PROBLEM STATEMENT: Find the line that contains "Is (21,368) seen". Output it and every line after it to the end of the records, exactly as they appear.

[BEGIN ROWS]

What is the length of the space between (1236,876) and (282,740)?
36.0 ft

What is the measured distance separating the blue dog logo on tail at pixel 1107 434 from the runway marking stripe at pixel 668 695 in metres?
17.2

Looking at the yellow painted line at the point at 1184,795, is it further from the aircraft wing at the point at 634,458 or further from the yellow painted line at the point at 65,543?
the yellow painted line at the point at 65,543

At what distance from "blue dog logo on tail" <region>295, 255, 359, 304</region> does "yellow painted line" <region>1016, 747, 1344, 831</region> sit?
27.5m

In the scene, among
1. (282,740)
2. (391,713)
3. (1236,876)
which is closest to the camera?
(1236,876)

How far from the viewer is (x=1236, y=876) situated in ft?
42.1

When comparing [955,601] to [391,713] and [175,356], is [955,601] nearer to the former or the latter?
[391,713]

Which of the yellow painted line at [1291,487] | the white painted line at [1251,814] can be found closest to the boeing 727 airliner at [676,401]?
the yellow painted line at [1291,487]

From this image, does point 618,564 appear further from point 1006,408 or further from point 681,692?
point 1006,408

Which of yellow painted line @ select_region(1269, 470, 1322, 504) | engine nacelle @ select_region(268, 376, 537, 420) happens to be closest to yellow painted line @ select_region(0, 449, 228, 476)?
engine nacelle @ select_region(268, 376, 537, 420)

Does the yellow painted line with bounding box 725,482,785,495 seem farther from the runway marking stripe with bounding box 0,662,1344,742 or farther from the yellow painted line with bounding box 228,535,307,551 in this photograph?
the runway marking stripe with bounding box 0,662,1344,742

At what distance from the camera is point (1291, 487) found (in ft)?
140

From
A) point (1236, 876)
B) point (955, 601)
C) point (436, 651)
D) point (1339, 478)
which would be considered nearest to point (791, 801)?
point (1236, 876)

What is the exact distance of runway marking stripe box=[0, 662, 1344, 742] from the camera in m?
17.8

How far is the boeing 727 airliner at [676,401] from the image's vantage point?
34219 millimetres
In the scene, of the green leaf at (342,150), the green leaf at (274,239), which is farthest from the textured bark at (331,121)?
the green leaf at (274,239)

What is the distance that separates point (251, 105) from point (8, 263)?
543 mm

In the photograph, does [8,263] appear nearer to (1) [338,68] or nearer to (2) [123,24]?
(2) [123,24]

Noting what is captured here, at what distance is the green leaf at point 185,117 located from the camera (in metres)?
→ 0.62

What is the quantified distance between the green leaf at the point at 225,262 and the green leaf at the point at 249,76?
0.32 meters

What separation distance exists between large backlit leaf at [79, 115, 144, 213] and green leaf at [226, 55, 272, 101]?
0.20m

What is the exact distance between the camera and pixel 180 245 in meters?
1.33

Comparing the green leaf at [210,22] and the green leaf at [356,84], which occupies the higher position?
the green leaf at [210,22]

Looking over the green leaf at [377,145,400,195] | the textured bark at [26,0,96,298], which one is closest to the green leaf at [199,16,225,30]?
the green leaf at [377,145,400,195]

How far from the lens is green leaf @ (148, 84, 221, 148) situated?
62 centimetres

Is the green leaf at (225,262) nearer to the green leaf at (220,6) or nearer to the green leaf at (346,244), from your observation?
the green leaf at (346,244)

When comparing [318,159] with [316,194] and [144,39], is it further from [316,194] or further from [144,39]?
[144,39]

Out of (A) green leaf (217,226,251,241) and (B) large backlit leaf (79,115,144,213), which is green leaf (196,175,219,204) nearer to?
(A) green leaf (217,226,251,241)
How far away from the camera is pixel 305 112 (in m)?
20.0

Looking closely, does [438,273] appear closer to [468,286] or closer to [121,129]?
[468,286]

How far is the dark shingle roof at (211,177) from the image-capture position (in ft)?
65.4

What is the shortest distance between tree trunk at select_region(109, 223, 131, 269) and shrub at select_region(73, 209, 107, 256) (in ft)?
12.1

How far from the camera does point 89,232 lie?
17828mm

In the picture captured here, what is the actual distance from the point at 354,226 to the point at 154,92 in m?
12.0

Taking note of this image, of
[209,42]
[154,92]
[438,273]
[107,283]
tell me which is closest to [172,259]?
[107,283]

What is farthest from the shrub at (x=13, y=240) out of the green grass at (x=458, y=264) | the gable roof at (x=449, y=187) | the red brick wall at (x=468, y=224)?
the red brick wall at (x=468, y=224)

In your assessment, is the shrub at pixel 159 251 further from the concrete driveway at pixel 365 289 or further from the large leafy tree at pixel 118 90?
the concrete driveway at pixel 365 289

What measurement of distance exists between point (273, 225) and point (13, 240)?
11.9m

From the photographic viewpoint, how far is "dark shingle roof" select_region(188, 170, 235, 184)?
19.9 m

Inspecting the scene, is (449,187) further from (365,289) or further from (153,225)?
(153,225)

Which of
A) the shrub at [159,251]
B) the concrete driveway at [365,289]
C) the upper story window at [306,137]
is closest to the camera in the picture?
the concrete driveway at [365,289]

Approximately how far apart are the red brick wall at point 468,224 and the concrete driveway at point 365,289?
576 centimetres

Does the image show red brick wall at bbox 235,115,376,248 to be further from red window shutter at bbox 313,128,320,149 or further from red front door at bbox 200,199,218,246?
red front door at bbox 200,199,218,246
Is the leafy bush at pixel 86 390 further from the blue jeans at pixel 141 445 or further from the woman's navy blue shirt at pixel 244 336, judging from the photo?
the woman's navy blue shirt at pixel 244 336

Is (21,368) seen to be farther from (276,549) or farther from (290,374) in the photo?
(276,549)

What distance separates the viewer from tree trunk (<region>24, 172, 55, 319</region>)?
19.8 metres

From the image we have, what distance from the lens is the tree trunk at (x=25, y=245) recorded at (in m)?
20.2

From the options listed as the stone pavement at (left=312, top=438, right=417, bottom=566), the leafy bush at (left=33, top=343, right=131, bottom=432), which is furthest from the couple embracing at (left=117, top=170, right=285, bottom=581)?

[END ROWS]

THE COMPLETED TASK:
Is (21,368) seen to be farther from (276,549) or farther from (290,374) in the photo?
(276,549)

What distance separates the viewer from tree trunk (<region>24, 172, 55, 319</region>)?
19.8 metres

From the image we have, what distance from the lens is the tree trunk at (x=25, y=245) recorded at (in m)?
20.2

From the options listed as the stone pavement at (left=312, top=438, right=417, bottom=566), the leafy bush at (left=33, top=343, right=131, bottom=432), which is furthest from the couple embracing at (left=117, top=170, right=285, bottom=581)?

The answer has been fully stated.